Brinjal Potato Stir Fry / Aloo Baingan!

My last post was simple tomato dal which is a mild dish and to pair with it I made this fiery and spicy Potato Brinjal Fry. Potato is one vegetable.. or may the king of vegetables I would say goes well with anything in any form. I generally pair potatoes with brinjal, french beans, okra, cauliflower and the list goes on.. 
These kind of simple stirfrys really doesn't demand any exotic ingredients or any grinding etc. They are just good with minimum ingredients and the result depends on the way it is cooked perfectly, neither mushy not so sticky or gravy and perfeectly dry to with any dal  / sambar. I would love to pair this with curd rice or rasam rice.  

  • 7 - 8 medium size brinjal (eggplant) (cut lenghtwise)
  • 2 - 3 potatoes (cut lengthwise)
  • 1 medium onion (finely chopped)
  • 2 - 3  tbsp oil
  • 1 tbsp Ginger garlic paste
  • 1 tsp Cumin seeds (Jeera)
  • a pinch of asafoedita
  • salt as needed
  • 2 tsp red chilli powder
  • 1 1/2 tsp Coriander powder
  • 1 tsp roasted cumin powder
  • coriander leaves to garnish
  • Heat oil in a pan and once hot add the mustard seeds and hing.
  • Then add the chopped onions and saute until they are soft and then add the GG paste
  • When the onions are almost sauted, add the potato pieces and saute them all together for 3 - 4 minutes.
  • Then close the pan and allow the potatoes to cook for 3 - 4 minutes and make sure they dont burn.
  • When potatoes are half cooked, add the brinjal pieces and saute well.
  • Their skin start turning brown and then add the spice powders and salt.

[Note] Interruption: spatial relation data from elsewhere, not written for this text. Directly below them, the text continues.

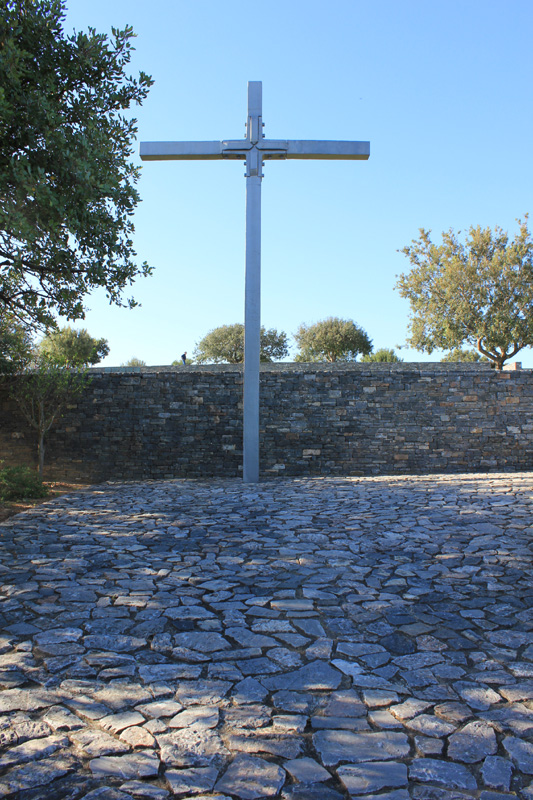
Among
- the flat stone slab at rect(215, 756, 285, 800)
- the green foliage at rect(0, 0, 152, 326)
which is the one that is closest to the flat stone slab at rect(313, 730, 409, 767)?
the flat stone slab at rect(215, 756, 285, 800)

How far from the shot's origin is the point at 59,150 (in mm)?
6012

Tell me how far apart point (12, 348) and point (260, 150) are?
629 cm

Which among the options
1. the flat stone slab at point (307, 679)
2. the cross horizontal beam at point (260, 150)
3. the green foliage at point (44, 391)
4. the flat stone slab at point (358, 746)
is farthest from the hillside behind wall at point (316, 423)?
the flat stone slab at point (358, 746)

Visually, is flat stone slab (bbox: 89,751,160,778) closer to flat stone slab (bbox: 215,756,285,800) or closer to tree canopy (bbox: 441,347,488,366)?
flat stone slab (bbox: 215,756,285,800)

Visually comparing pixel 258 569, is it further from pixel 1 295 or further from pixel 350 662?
pixel 1 295

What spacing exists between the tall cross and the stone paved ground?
3.80 metres

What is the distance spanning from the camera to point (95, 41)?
20.2 ft

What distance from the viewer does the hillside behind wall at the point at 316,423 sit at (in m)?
11.8

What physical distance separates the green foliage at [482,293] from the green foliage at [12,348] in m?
20.3

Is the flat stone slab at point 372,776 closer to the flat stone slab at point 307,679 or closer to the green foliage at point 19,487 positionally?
the flat stone slab at point 307,679

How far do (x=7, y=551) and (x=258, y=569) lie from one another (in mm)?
2701

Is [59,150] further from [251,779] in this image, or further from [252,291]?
[251,779]

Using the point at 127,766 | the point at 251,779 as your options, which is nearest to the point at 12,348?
the point at 127,766

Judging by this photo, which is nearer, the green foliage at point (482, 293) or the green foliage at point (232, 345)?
the green foliage at point (482, 293)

  • Mix well that the veggies are coated well in the masala. Sprinkle some water (max 1/4 cup) and close the pan and let it cook for 5 - 6 minutes in medium flame or until the veggies are completely cooked.
  • See that no water is left and the subzi is completely dry and fried nicely.
  • If needed drizzle some oil around the edges of pan and mix them well scraping out the masalas that are stuck to sides of pan.
  • Finally add chopped coriander , give a mix and turn off stove.
  • Tender brinjal works best for this recipe.
  • Adjust chilli powder as per your spice level.
  • And many people in south use homemade chilli powder, that even works wonders for this dish.
  • Potatoes are added first as it needs more cooking time, so only when the potato is half cooked add the brinjal pieces.
  • You can also parboil the chopped potatoes in hot water or microwave for 4 - 5 minutes before adding to the pan. In that case add potatoes n brinjals together.